Smart grid 'data tsunami' is expanding opportunities for data analytics

Boulder, Colo., August 15, 2011 — The deployment of smart meters and other communication nodes within the electricity grid distribution network is generating a wave of new information that many in the utility industry have referred to as a "data tsunami."

This highly granular, real-time information on electricity consumption and grid operations can be highly useful for utilities to improve the efficiency of power generation, transmission, and distribution, but harnessing these assets requires the development of robust systems and processes for data analytics.

According to a recent report from Pike Research, these requirements are stimulating the development of a new market for smart grid data analytics, which the clean tech market intelligence firm anticipates to generate $11.3 billion in cumulative revenue during the period from 2011 to 2015.
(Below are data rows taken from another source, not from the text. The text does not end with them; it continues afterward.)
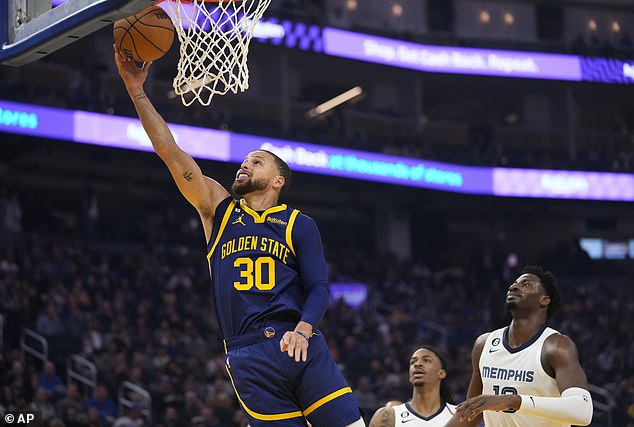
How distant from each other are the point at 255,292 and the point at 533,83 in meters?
24.8

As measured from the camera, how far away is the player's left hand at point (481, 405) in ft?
14.9

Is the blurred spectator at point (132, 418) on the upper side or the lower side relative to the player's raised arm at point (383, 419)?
lower

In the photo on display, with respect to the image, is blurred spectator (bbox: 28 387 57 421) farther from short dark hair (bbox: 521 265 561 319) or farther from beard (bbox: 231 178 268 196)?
beard (bbox: 231 178 268 196)

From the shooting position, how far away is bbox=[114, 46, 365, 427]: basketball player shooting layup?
4.41 metres

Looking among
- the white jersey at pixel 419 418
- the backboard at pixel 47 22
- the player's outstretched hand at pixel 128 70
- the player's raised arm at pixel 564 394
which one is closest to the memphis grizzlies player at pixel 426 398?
the white jersey at pixel 419 418

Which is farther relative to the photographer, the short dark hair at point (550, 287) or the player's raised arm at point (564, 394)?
the short dark hair at point (550, 287)

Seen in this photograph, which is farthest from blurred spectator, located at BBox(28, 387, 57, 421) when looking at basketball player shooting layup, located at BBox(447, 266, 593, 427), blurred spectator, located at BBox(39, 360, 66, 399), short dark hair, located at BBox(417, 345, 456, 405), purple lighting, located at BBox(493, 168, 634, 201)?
purple lighting, located at BBox(493, 168, 634, 201)

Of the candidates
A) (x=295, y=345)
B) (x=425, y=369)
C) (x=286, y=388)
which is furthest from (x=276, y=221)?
(x=425, y=369)

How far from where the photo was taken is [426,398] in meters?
6.74

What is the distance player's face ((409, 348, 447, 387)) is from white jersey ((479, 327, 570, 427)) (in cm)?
98

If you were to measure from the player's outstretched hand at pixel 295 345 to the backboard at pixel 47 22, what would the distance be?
166 cm

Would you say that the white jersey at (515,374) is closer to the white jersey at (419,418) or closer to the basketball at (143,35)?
the white jersey at (419,418)

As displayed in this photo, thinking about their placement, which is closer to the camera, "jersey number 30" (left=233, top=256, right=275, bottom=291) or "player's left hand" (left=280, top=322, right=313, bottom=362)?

"The challenge for utilities in maximizing the benefits from smart grid data analytics is the ability to turn the huge volume of smart grid data into value," says senior analyst Marianne Hedin. "As utilities move to the smart grid and expand it over time with the installation of thousands and sometimes millions of smart meters, they must address the most challenging question: How will they be able to manage and take advantage of the surge of data resulting from these smart meters and other intelligent devices on the smart grid?"
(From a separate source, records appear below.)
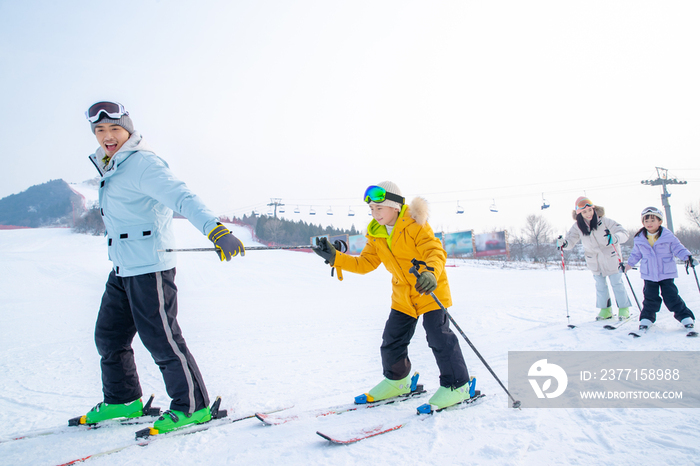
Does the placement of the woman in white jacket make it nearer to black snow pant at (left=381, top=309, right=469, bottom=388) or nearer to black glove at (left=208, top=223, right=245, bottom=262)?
black snow pant at (left=381, top=309, right=469, bottom=388)

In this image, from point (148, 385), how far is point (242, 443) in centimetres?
189

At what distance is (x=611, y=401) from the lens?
2281mm

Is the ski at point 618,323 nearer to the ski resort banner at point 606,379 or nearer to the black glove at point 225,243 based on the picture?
the ski resort banner at point 606,379

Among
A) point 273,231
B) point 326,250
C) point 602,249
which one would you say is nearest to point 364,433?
point 326,250

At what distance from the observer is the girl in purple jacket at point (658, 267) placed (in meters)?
4.45

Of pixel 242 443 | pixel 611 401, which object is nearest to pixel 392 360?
pixel 242 443

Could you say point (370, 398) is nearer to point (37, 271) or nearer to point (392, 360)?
point (392, 360)

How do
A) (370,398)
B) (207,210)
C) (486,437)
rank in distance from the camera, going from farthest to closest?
(370,398) < (207,210) < (486,437)

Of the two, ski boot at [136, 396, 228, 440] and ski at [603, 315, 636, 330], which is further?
ski at [603, 315, 636, 330]

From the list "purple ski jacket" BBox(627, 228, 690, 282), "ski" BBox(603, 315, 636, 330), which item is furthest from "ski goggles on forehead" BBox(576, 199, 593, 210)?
"ski" BBox(603, 315, 636, 330)

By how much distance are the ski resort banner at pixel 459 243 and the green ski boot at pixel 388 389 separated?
29587mm

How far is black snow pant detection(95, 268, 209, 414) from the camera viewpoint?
7.24 ft

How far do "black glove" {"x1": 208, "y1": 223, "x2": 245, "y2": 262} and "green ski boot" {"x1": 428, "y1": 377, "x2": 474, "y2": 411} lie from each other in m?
1.58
Hedin adds that as soon as a utility company begins to receive data, it must be able to transform the raw data into useful information. For instance, it must be able to review the data for any changes or events in the grid that trigger alarms within outage management systems and other real-time systems.

In short, an organization can be very data rich, yet very information poor. As a result, data analytics plays a major role — from the very beginning of a smart grid deployment.

Pike Research's analysis indicates that the requirements of smart grid data analytics will surpass the capabilities of traditional business intelligence systems. As a result, pioneering utilities are working to develop situational awareness systems that apply business rules to incoming data, adjusting the parameters of grid operations automatically and in real time.

Predictive analytics capabilities are also becoming increasingly important as a means of helping utilities with highly detailed tactical operations planning with the full benefit of robust historical data sets.